5. She also reminded me, yet again, that I have been much more functional than I am right now and I probably will be again (whether or not I believe it).

6. She reminded me again that now that much of the initial feelings of loss have subsided, what I'm feeling is the requirement that I learn to live in the world on my own and that just still feels overwhelming to me and, after 50 years of bonding with another person until they became my ground of being, that's not so surprising.  "This is the first time you've been a widow." It's very hard for me to project further into the future than my next altar guild job.

 7. She also checked in to ask if I'd thought about cutting myself and I haven't had those thoughts. 

8. She also said that raising a dog, let alone taking care of two dogs on one's own is a challenge.  I had confessed that I don't love Sequel yet. I am caring for her but she hasn't been making herself lovable. She threatened me last week - teeth bared and everything. She is definitely not my baybe. But I am her pack leader and I made a commitment to her. But I know she would much rather be in a houseful of other puppies. Nevertheless, I don't want to send her away to dog sleep-away camp and won't give her up.

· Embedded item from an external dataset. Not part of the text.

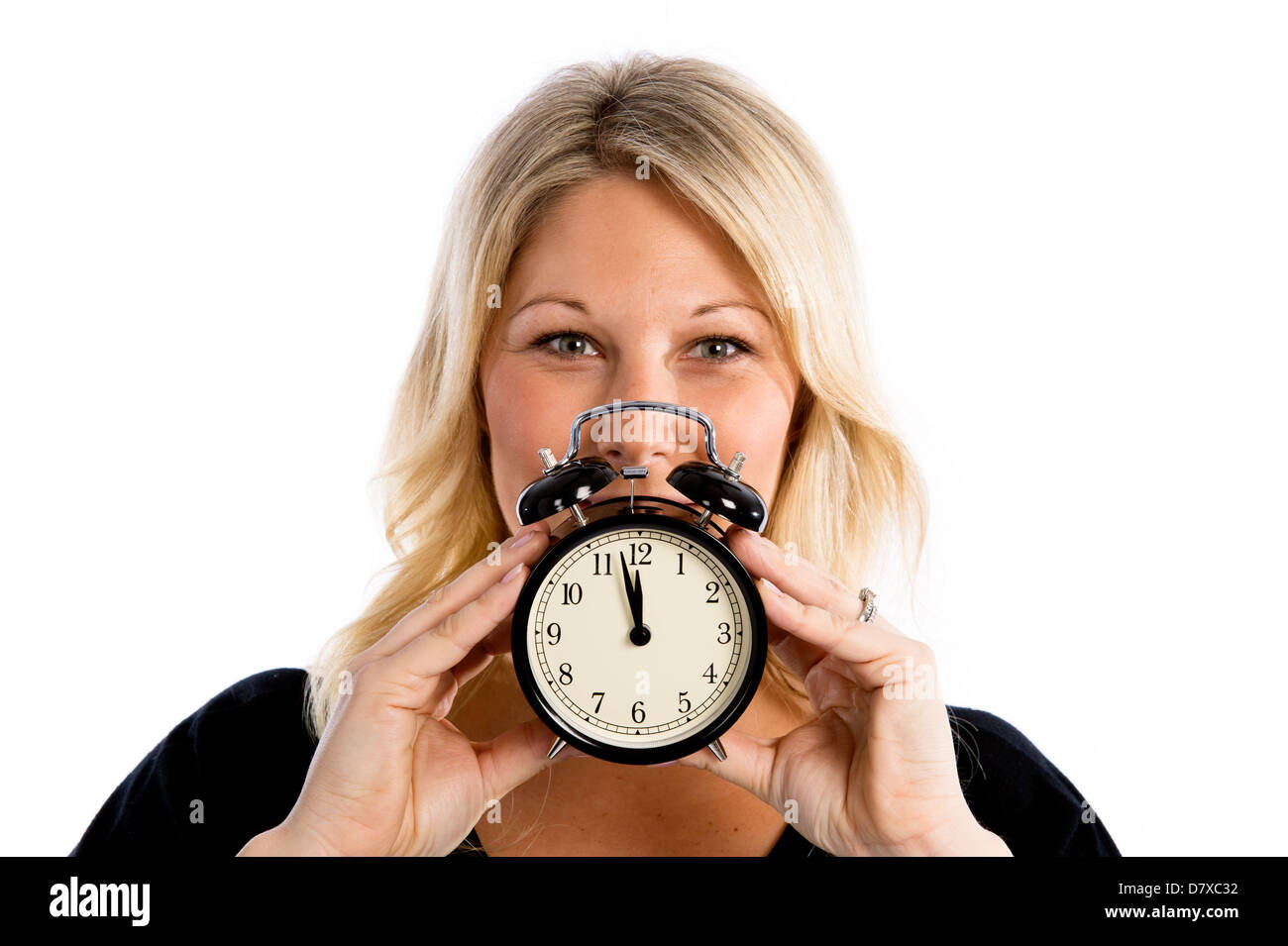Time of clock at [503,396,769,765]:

9. Sarah agreed that living in America during the crumbling of empire is exhausting all by itself.

Tuesday, 4 March 2025

Mental Breakdown

 I had a breakdown at the end of the service Sunday.

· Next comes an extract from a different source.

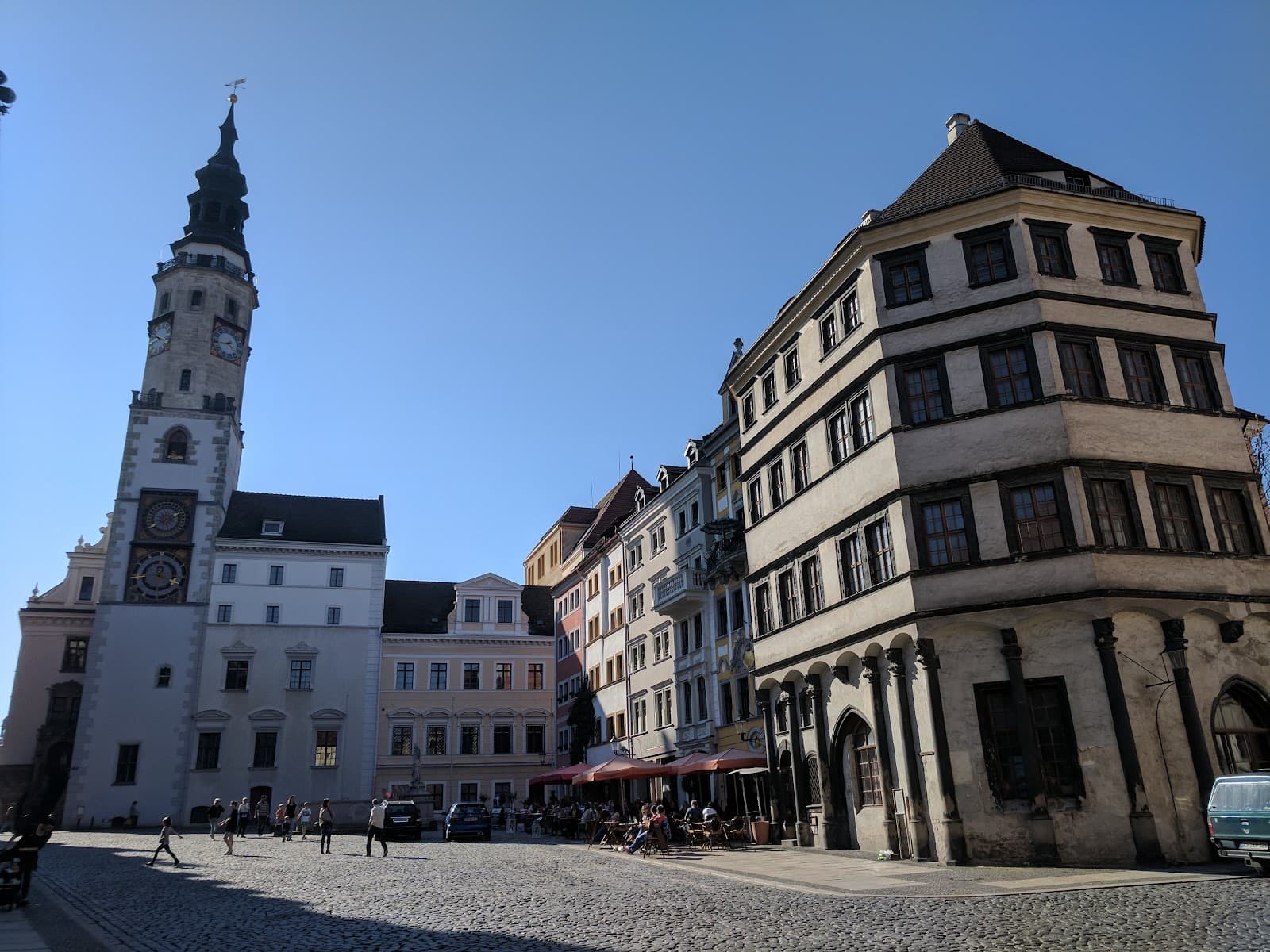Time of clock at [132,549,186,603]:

I made a mistake and read the wrong reading - totally my own fault. I practiced the right reading but the Liturgy was marked incorrectly (I'd marked it -- and somehow found the wrong reading in Exodus - totally sober). Then I apologized and had to decide whether to back up and chose the correct reading or go on with the psalm and I went on with the psalm which I got through correctly.


I sat down and was so embarrassed and started to feel like god was telling me to step down. I started hating on myself and missing Will and I fell into that deep well which usually only the people I feel closest to see and I was hiccup crying. My friend from the Tuesday group, Barbara,  came to me and told me that people care about me and "love" me but I don't feel the love of "people"  though I'm glad Barbara considers me a friend.  Then Susan and Nancy, her Mom, and Elizabeth the priest came over where I was picking up stuff to do my altar guild thing and they assured me that everyone makes mistakes. They finally calmed me down. Susan talked about her own therapist and her struggle with low self esteem.

Nancy gave me a hug and said not to believe "the enemy."  My friend Rev. Noah also uses that term.  Maybe it would be helpful to think of that force of self hatred as "the enemy." Maybe I'd be more interested in fighting it if it were outside of me.

I've been feeling really scared and hopeless about the world.  I keep thinking about buying a bigger, more dangerous gun.

Oh well. Protest against the Grifter this afternoon.  I hope that cheers me up.